** DATASET follows **
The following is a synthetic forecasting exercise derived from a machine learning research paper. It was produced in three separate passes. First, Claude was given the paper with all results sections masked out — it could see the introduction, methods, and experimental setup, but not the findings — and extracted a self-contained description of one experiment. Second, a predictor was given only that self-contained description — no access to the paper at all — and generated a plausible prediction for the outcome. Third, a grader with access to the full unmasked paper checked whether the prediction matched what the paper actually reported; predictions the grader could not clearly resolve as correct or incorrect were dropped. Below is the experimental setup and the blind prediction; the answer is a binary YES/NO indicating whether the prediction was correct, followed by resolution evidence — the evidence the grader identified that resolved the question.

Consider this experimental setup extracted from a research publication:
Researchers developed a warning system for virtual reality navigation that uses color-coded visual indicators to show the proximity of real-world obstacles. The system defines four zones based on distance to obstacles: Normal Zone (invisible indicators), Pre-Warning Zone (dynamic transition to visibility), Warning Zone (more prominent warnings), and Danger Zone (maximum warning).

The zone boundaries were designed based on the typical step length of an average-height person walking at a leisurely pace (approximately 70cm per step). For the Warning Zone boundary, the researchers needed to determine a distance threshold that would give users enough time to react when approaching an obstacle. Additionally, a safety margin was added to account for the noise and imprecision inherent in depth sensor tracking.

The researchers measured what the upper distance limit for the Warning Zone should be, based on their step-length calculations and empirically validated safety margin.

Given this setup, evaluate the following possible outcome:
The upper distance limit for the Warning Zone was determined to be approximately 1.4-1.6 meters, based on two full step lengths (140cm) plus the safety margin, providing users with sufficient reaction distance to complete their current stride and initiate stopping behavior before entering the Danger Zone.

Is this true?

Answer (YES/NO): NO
** End of DATASET **
**EXERCISE**
Could the data above be set down exactly, in full?

**EXERCISE SOLUTION**
The following is a synthetic forecasting exercise derived from a machine learning research paper. It was produced in three separate passes. First, Claude was given the paper with all results sections masked out — it could see the introduction, methods, and experimental setup, but not the findings — and extracted a self-contained description of one experiment. Second, a predictor was given only that self-contained description — no access to the paper at all — and generated a plausible prediction for the outcome. Third, a grader with access to the full unmasked paper checked whether the prediction matched what the paper actually reported; predictions the grader could not clearly resolve as correct or incorrect were dropped. Below is the experimental setup and the blind prediction; the answer is a binary YES/NO indicating whether the prediction was correct, followed by resolution evidence — the evidence the grader identified that resolved the question.

Consider this experimental setup extracted from a research publication:
Researchers developed a warning system for virtual reality navigation that uses color-coded visual indicators to show the proximity of real-world obstacles. The system defines four zones based on distance to obstacles: Normal Zone (invisible indicators), Pre-Warning Zone (dynamic transition to visibility), Warning Zone (more prominent warnings), and Danger Zone (maximum warning).

The zone boundaries were designed based on the typical step length of an average-height person walking at a leisurely pace (approximately 70cm per step). For the Warning Zone boundary, the researchers needed to determine a distance threshold that would give users enough time to react when approaching an obstacle. Additionally, a safety margin was added to account for the noise and imprecision inherent in depth sensor tracking.

The researchers measured what the upper distance limit for the Warning Zone should be, based on their step-length calculations and empirically validated safety margin.

Given this setup, evaluate the following possible outcome:
The upper distance limit for the Warning Zone was determined to be approximately 1.4-1.6 meters, based on two full step lengths (140cm) plus the safety margin, providing users with sufficient reaction distance to complete their current stride and initiate stopping behavior before entering the Danger Zone.

Is this true?

Answer (YES/NO): NO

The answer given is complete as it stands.